Morphology of HIV Virus
Human immunodeficiency virus (HIV) is a spherical, enveloped retrovirus about 100 to 120 nm in diameter, with a characteristic “doughnut-like” appearance in immature forms and a mature cone-shaped core inside the lipid envelope. Structurally, it follows the general organization of lentiviruses within the Retroviridae family and is composed of several distinct layers and components.

Overall Shape and Size
HIV virions are roughly spherical and measure approximately 100 to 120 nm in diameter, making them much smaller than a red blood cell or typical host cell.

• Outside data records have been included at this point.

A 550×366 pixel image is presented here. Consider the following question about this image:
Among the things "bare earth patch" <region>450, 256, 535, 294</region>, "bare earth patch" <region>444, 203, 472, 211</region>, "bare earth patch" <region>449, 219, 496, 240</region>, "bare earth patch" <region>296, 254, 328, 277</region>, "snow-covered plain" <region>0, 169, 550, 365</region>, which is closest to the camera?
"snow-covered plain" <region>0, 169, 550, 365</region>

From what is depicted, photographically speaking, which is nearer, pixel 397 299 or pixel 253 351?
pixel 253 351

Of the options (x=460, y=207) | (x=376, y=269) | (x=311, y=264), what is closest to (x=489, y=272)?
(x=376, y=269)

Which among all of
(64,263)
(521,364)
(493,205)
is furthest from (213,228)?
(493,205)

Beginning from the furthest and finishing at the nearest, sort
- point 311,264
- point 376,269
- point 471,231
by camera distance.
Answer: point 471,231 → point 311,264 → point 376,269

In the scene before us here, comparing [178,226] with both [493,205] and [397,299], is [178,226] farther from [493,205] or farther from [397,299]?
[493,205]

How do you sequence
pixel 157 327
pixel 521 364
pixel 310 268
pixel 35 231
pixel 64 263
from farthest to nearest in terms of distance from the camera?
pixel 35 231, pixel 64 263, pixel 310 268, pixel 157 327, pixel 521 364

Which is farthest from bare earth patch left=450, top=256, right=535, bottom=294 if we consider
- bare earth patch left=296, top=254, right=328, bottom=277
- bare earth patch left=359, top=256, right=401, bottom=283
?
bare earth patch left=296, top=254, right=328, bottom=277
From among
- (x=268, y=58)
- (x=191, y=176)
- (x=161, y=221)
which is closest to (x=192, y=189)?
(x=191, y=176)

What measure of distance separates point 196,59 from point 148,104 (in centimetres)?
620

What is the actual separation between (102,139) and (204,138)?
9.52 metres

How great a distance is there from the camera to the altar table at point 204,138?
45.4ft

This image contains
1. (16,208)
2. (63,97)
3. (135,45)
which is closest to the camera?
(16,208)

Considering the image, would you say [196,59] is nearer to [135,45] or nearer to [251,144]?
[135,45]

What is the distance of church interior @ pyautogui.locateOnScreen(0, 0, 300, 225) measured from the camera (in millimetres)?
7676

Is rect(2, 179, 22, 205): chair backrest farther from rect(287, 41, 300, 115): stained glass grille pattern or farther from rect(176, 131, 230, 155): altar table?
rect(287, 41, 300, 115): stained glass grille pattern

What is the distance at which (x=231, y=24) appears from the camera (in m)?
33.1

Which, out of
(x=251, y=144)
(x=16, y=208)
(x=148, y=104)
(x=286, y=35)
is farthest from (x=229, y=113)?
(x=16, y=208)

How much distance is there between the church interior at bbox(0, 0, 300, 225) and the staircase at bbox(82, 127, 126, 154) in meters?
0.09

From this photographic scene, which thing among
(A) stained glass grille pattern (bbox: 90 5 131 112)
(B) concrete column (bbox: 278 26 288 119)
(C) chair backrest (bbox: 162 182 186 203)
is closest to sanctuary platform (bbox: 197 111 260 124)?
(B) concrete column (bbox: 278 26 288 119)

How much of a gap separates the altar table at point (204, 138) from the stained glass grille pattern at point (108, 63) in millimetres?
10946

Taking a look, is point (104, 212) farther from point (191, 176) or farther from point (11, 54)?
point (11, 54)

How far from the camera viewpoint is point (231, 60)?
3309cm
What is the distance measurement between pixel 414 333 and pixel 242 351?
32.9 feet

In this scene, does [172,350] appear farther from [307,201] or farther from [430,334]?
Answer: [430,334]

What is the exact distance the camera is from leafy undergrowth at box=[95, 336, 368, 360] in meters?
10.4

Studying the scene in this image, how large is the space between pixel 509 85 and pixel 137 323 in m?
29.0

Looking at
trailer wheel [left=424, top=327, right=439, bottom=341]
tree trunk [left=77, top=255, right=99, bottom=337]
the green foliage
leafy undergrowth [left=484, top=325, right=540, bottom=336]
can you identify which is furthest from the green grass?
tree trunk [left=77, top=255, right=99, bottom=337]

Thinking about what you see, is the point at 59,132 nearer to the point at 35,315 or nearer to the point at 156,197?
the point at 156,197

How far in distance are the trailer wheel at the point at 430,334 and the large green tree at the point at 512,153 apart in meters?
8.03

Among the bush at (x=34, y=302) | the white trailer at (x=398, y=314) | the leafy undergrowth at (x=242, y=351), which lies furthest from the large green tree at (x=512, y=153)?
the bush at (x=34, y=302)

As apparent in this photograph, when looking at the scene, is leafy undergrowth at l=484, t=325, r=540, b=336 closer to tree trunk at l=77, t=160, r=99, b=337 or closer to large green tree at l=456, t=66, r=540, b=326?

The outer surface shows irregular, knob-like spikes due to protruding viral glycoproteins, giving the virus a somewhat pleomorphic appearance under electron microscopy.
Envelope and Glycoproteins
The outer surface is a lipid bilayer derived from the host-cell plasma membrane, studded with viral envelope glycoproteins.
The envelope spikes are trimers of gp120 (surface glycoprotein) noncovalently associated with gp41 (transmembrane glycoprotein), which mediate attachment to CD4 and coreceptors on target cells.
Matrix and Capsid Core
Beneath the envelope lies a matrix layer made of the viral protein p17 (MA), which links the envelope to the internal core.
The interior contains a conical capsid composed mainly of p24 (CA) protein, enclosing the viral RNA genome and associated enzymes.
Genome and Internal Components
The core houses two identical, non-covalently linked copies of positive-sense, single-stranded RNA (about 9 to 10 kb) plus the viral enzymes reverse transcriptase, integrase, and protease.
The RNA is complexed with the nucleocapsid protein p7 (NC) and accessory proteins such as Vpr and others, forming a ribonucleoprotein complex inside the capsid.